Prompt: Quote the listing below in full and exactly as written, but omit every picture.

Dataset extract:
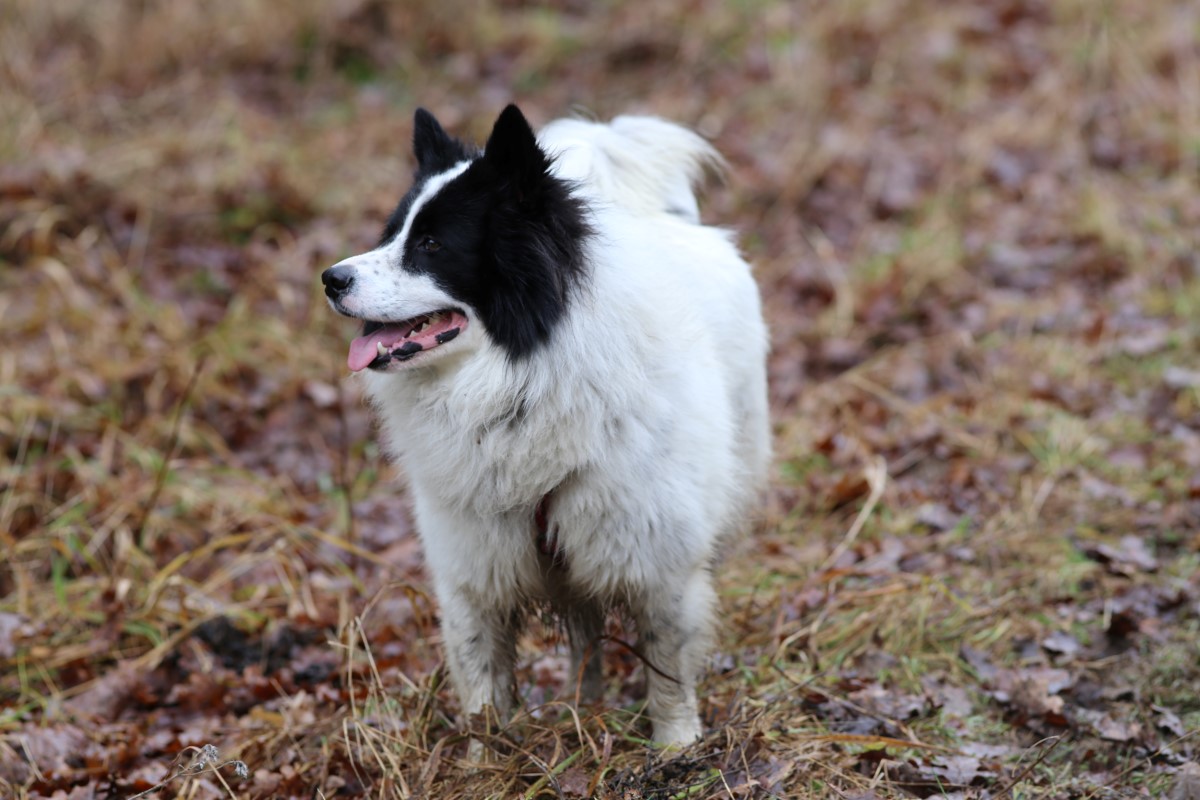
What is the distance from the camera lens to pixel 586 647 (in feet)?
12.4

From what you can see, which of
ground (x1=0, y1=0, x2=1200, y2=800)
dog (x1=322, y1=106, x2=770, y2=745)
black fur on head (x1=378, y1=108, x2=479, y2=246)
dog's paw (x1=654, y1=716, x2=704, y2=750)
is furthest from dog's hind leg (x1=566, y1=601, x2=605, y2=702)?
black fur on head (x1=378, y1=108, x2=479, y2=246)

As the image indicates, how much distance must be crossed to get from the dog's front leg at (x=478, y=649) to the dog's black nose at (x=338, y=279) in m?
0.99

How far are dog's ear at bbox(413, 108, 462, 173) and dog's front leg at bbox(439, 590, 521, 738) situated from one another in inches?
50.8

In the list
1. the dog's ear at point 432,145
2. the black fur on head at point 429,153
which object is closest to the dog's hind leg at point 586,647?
the black fur on head at point 429,153

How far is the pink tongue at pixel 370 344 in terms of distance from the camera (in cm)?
320

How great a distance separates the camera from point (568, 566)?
3412 mm

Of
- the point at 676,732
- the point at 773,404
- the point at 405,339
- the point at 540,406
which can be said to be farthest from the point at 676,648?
the point at 773,404

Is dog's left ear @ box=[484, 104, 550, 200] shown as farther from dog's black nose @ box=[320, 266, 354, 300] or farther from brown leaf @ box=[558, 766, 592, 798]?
brown leaf @ box=[558, 766, 592, 798]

Correct output:
What is the distance from the camera lens to pixel 586 647 (in feet)?
12.4

From what you can see, which of
ground (x1=0, y1=0, x2=1200, y2=800)
dog (x1=322, y1=106, x2=770, y2=745)
black fur on head (x1=378, y1=108, x2=479, y2=246)
dog's paw (x1=654, y1=716, x2=704, y2=750)
is furthest from dog's hind leg (x1=566, y1=601, x2=605, y2=702)?
black fur on head (x1=378, y1=108, x2=479, y2=246)

As the image indicates, how much distance must be crossed to get from the dog's front leg at (x=478, y=649) to the dog's black nose at (x=338, y=279) in m?
0.99

How far are dog's ear at bbox(413, 108, 462, 173) and dog's front leg at bbox(439, 590, 521, 738) situated from one another in inches?
50.8

In the list
1. the dog's ear at point 432,145
2. the black fur on head at point 429,153
which object is closest to the dog's hind leg at point 586,647?
the black fur on head at point 429,153

How far is the pink tongue at pixel 370 344 in terms of distance from the camera (in cm)?
320

How great a distance separates the camera from point (568, 566)?
3412 mm

Of
- the point at 676,732
- the point at 773,404
- the point at 405,339
- the point at 540,406
which can be said to be farthest from the point at 676,648?
the point at 773,404

Is dog's left ear @ box=[484, 104, 550, 200] shown as farther from dog's black nose @ box=[320, 266, 354, 300] or farther from brown leaf @ box=[558, 766, 592, 798]?
brown leaf @ box=[558, 766, 592, 798]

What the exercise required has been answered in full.